### Exercise aim
Copy out the passage about the M. Butterfly opera word for word.

### Text section
The Barbican and Associate Orchestra the BBC Symphony Orchestra co-present a semi-staged version of Huang Ruo’s opera of David Henry Hwang’s smash-hit play M. Butterfly.

Based on a true story of a French diplomat in China, the roles of Madame Butterfly and Pinkerton (the Eastern and Western protagonists in Puccini’s original opera) are here inverted. In Ruo’s version, René Gallimard, a diplomat at the French embassy in Beijing, falls in love with a beautiful Chinese opera singer named Song Liling. Song holds two shocking secrets, both of which eventually bring Gallimard to professional and personal ruin.

The story’s many parallels with Puccini’s Madama Butterfly are echoed in the new work, which also pays tribute to the history of opera, while simultaneously subverting what Ruo describes as the “kind of imbalance between East and West, the smaller picture [of] the interplay of male and female” as well as the treatment of Asian characters found in Puccini’s original work.

### Source material
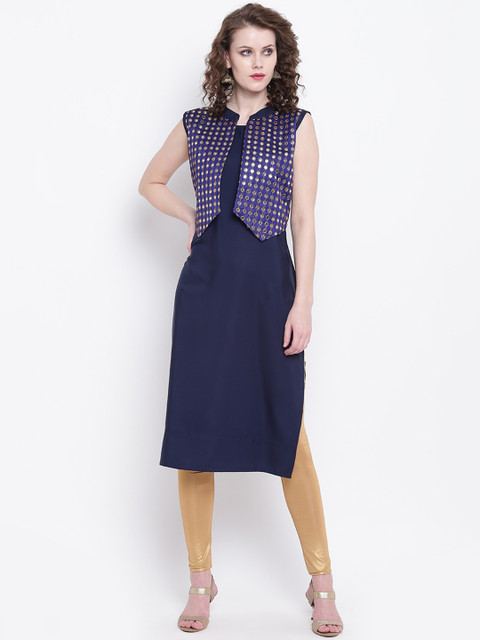 

Napra Women Navy Blue Embroidered Straight Kurta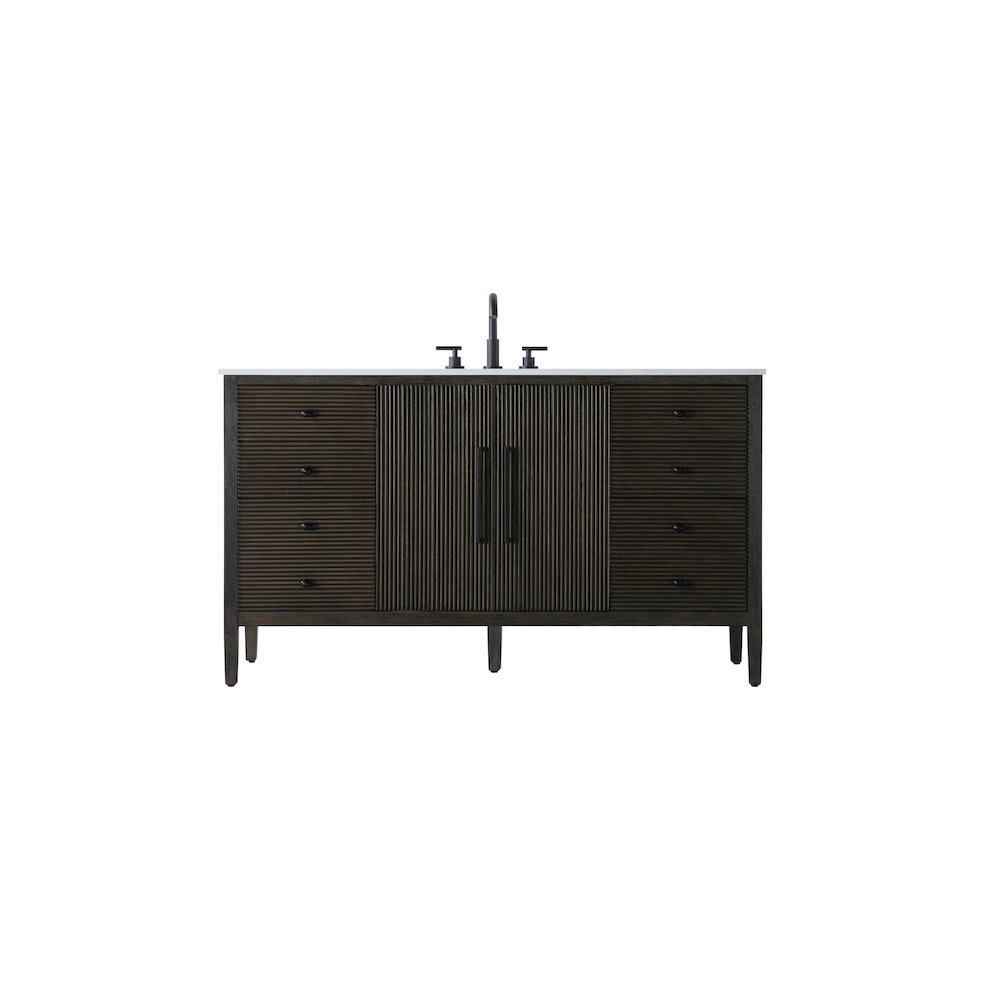 60 inch Single Bathroom Vanity inChocolate Oak. Picture 1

### Written answer
The Barbican and Associate Orchestra the BBC Symphony Orchestra co-present a semi-staged version of Huang Ruo’s opera of David Henry Hwang’s smash-hit play M. Butterfly.

Based on a true story of a French diplomat in China, the roles of Madame Butterfly and Pinkerton (the Eastern and Western protagonists in Puccini’s original opera) are here inverted. In Ruo’s version, René Gallimard, a diplomat at the French embassy in Beijing, falls in love with a beautiful Chinese opera singer named Song Liling. Song holds two shocking secrets, both of which eventually bring Gallimard to professional and personal ruin.

The story’s many parallels with Puccini’s Madama Butterfly are echoed in the new work, which also pays tribute to the history of opera, while simultaneously subverting what Ruo describes as the “kind of imbalance between East and West, the smaller picture [of] the interplay of male and female” as well as the treatment of Asian characters found in Puccini’s original work.